▶ What the task requires
All records below are to be duplicated exactly, with every picture excluded.

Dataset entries
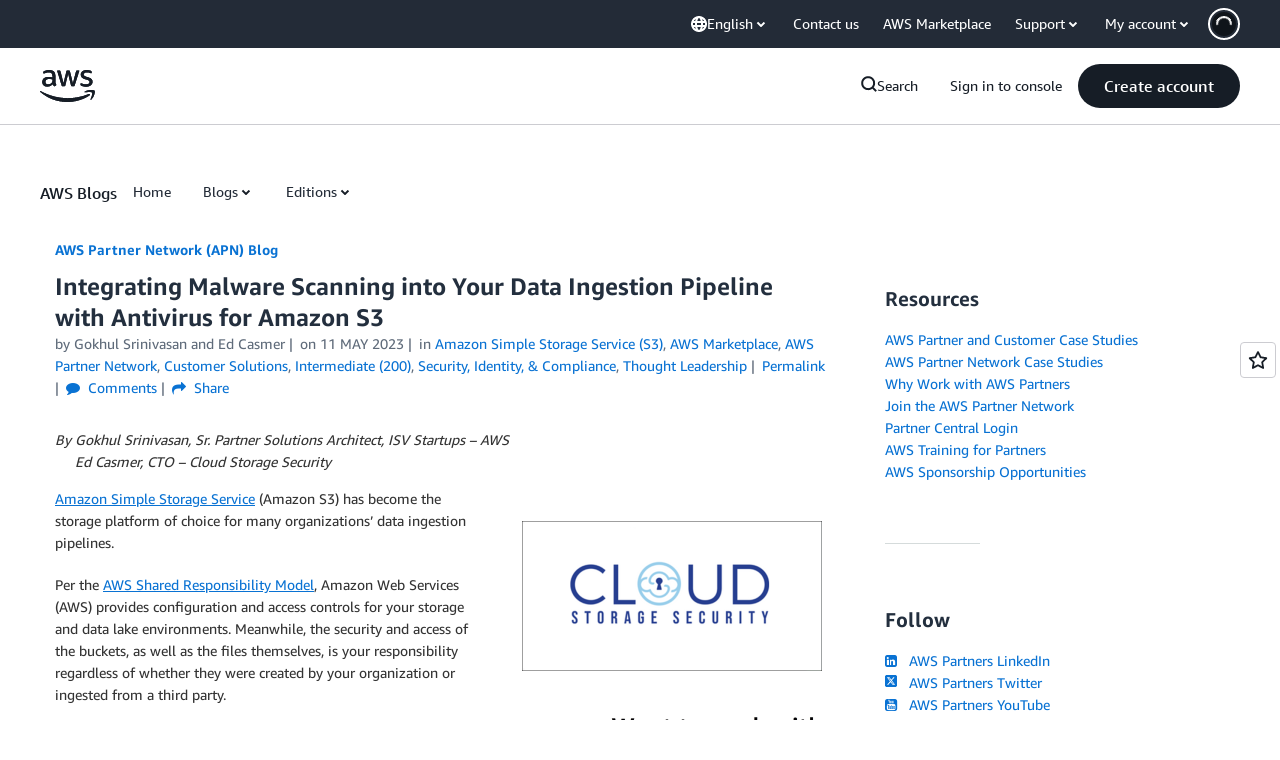

--- FILE ---
content_type: text/html;charset=UTF-8
request_url: https://amazonwebservicesinc.tt.omtrdc.net/m2/amazonwebservicesinc/ubox/raw?mboxPC=1769982193772-718588&mboxSession=1769982193761-148471&uniq=1769982194033-984143
body_size: -370
content:
{"url":"/en_US/optimization_testing/ccba-footer/master","campaignId":"610677","environmentId":"350","userPCId":"1769982193772-718588.44_0"}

▶ Solution to this exercise
--- FILE ---
content_type: text/html;charset=UTF-8
request_url: https://amazonwebservicesinc.tt.omtrdc.net/m2/amazonwebservicesinc/ubox/raw?mboxPC=1769982193772-718588&mboxSession=1769982193761-148471&uniq=1769982194033-984143
body_size: -370
content:
{"url":"/en_US/optimization_testing/ccba-footer/master","campaignId":"610677","environmentId":"350","userPCId":"1769982193772-718588.44_0"}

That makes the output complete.